23 Ottobre 2025 - 10.12

Così son buoni tutti a fare i banchieri. Confessione di un eretico bancario

Di Umberto Baldo

Lo ammetto: da quando negli ultimi anni si è cominciato a parlare di “tassa sugli extraprofitti bancari”, da buon liberale, sono sempre stato decisamente contrario.
Mi dicevo: “lo Stato non deve mettere le mani negli utili delle aziende private, altrimenti finiamo come a Cuba, con le Banche che servono il mojito anziché i clienti”.
Ma si sa — solo gli stupidi non cambiano mai idea. E siccome non voglio finire nella categoria dei cretini con il distintivo, confesso che su questo punto ho cambiato posizione.
E vi spiego perché.
Non la faccio lunga, ma le motivazioni sono tre, e tutte abbastanza esplosive:

  • Il ricco margine d’interesse regalato alle Banche dalla politica monetaria della BCE nel periodo pandemico. Un margine che loro hanno semplicemente incassato come si incassa un’eredità dallo zio d’America: senza muovere un dito. Nessun merito, solo fortuna e tassi.
  • L’epocale mungitura di commissioni sul risparmio gestito e amministrato. Gli italiani pagano più di chiunque altro in Europa, ma continuano a credere che il proprio gestore sia un benefattore col cuore in mano. Peccato che la mano, però, sia sempre dentro al portafoglio del cliente.
  • L’immenso cuscinetto delle garanzie pubbliche sul credito, una sorta di airbag statale che protegge le banche dai loro stessi errori.
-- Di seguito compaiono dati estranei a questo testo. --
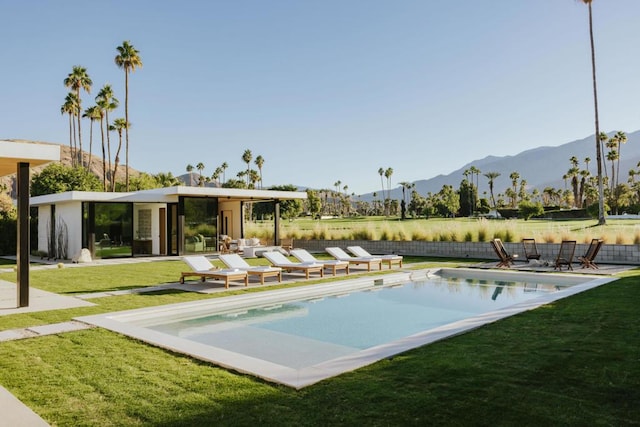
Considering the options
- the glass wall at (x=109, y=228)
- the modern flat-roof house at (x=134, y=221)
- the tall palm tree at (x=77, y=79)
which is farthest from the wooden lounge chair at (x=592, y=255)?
the tall palm tree at (x=77, y=79)

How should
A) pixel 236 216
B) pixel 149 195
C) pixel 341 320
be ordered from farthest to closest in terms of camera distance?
pixel 236 216 → pixel 149 195 → pixel 341 320

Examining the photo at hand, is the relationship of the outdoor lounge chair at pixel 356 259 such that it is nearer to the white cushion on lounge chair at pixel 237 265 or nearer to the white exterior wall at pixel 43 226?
the white cushion on lounge chair at pixel 237 265

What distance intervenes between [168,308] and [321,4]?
54.2 feet

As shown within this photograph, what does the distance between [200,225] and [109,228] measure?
3672 millimetres

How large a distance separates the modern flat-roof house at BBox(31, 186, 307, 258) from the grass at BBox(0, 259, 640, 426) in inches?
564

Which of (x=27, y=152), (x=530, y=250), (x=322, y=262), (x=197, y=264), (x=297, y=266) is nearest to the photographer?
(x=27, y=152)

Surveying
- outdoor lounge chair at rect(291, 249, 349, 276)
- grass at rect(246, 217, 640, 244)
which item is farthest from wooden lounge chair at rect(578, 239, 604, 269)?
outdoor lounge chair at rect(291, 249, 349, 276)

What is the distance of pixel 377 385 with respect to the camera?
4.14 meters

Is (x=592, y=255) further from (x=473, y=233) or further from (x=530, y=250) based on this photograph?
(x=473, y=233)

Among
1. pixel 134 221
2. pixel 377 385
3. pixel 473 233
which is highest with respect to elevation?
pixel 134 221

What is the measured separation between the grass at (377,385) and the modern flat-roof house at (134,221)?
47.0 ft

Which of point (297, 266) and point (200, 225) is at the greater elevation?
point (200, 225)

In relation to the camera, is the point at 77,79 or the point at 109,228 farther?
the point at 77,79

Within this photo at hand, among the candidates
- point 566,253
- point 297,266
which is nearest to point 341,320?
point 297,266
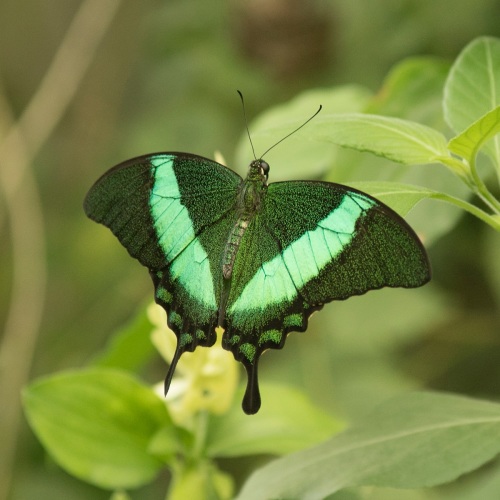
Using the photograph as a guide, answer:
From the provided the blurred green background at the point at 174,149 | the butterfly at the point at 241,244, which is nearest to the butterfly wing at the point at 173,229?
the butterfly at the point at 241,244

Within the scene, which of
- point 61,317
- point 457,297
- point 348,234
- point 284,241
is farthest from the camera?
point 61,317

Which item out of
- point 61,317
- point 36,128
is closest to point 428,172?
point 36,128

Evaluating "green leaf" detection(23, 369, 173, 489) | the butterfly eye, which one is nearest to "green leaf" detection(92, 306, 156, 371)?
"green leaf" detection(23, 369, 173, 489)

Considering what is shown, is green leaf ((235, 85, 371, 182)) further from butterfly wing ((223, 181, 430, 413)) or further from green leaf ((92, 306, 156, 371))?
green leaf ((92, 306, 156, 371))

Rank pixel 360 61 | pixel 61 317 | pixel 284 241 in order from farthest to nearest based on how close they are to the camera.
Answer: pixel 61 317
pixel 360 61
pixel 284 241

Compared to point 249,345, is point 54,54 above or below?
above

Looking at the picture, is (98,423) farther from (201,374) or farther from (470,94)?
(470,94)

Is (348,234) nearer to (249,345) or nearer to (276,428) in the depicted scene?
(249,345)
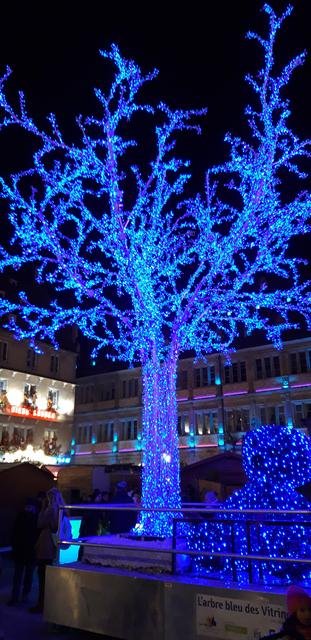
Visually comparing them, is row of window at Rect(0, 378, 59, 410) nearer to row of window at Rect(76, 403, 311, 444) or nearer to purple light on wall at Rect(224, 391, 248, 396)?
row of window at Rect(76, 403, 311, 444)

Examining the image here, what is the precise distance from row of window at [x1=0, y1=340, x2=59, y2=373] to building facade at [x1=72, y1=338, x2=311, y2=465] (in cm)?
371

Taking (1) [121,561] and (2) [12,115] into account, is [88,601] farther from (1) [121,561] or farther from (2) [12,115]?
(2) [12,115]

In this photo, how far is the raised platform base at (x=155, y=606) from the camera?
16.1ft

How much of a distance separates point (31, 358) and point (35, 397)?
2.84 metres

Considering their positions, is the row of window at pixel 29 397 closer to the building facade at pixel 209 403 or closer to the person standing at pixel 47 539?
the building facade at pixel 209 403

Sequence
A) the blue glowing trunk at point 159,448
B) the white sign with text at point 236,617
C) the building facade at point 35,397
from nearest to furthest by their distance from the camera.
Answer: the white sign with text at point 236,617, the blue glowing trunk at point 159,448, the building facade at point 35,397

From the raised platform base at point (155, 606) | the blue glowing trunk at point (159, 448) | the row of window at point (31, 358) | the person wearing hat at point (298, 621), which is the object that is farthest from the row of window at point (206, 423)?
the person wearing hat at point (298, 621)

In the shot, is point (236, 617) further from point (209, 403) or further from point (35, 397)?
point (35, 397)

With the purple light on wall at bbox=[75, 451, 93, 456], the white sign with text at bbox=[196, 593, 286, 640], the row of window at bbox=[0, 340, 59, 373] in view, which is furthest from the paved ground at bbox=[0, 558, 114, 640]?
the purple light on wall at bbox=[75, 451, 93, 456]

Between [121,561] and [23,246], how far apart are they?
5.41 meters

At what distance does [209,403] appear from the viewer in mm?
34312

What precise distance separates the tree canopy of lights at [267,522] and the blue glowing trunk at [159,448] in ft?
4.83

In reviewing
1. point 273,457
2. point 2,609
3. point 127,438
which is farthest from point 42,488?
point 127,438

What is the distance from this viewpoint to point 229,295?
28.4ft
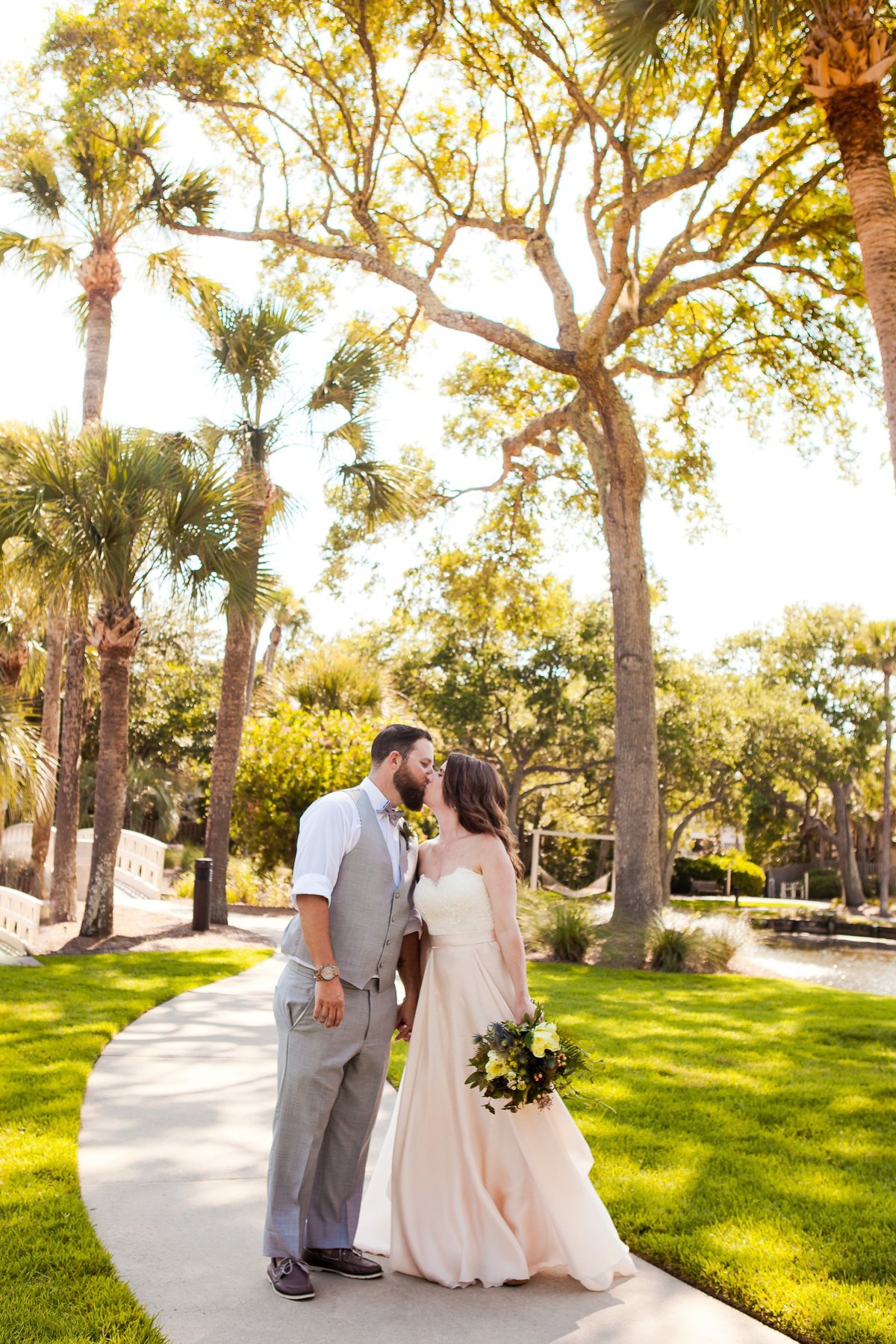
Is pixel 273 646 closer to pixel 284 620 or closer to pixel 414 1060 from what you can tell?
pixel 284 620

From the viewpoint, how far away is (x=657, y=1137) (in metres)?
5.82

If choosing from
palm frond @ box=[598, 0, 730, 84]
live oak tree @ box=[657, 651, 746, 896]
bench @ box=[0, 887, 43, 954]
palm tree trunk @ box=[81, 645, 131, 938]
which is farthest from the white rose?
live oak tree @ box=[657, 651, 746, 896]

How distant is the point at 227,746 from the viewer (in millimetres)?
15727

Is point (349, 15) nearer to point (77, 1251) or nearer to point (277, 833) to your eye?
point (277, 833)

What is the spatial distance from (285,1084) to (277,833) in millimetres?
15451

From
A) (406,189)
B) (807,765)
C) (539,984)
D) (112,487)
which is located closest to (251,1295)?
(539,984)

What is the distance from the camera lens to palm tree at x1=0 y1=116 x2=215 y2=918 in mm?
15203

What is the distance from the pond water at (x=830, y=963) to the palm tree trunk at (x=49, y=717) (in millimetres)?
10854

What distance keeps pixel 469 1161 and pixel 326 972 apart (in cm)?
96

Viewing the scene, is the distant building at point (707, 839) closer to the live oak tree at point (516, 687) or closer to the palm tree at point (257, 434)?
the live oak tree at point (516, 687)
Doveva essere, come la follia del Superbonus 110%, una misura straordinaria per l’emergenza pandemica, ma è diventata permanente.
    Ecco perché, usciti dal Superbonus, con fatica e ragionevolezza dovremmo fare lo stesso anche con queste garanzie: perché il “merito di credito” va valutato dal banchiere, non dal contribuente.
    In realtà, quelle garanzie sono il vero carburante dei profitti bancari, perché liberano gli istituti dall’obbligo di accantonare fondi per coprirsi dai rischi.
    Tanto, in caso di problemi, paga Pantalone: cioè noi.
    E non parliamo di spiccioli.
    Secondo Unimpresa, le garanzie pubbliche attive ammontano a circa 270 miliardi di euro, pari al 13-14% del PIL. Solo nel primo semestre del 2025, le banche hanno concesso 23,7 miliardi di prestiti, coperti da garanzie statali per 16,6 miliardi.
    Insomma: finita la pandemia, le garanzie sono diventate la badante ufficiale del credito italiano.
    Per ora tutto bene, ma se arrivasse una recessione, chi pagherebbe il conto?
    Indovinate un po’.
    A quel punto viene naturale dire: “eh beh, così son buoni tutti a fare i banchieri”.
    A presentare bilanci con utili da urlo, a fare buyback, OPS, piani di stock option e a premiarsi come se fossero salvatori del mondo.
    Quando invece hanno solo beneficiato di tassi alti, garanzie pubbliche e commissioni da gioielleria svizzera.
    Ecco perché oggi non mi sembra affatto scandalosa l’idea che lo Stato chieda loro di restituire qualcosa.
    Non tutto, sia chiaro — giusto una fettina, sotto forma di tassa o contributo.
    Una piccola quota di quei profitti (non extra) che non vengono dal genio finanziario, ma da contingenze favorevoli e da regole cucite su misura.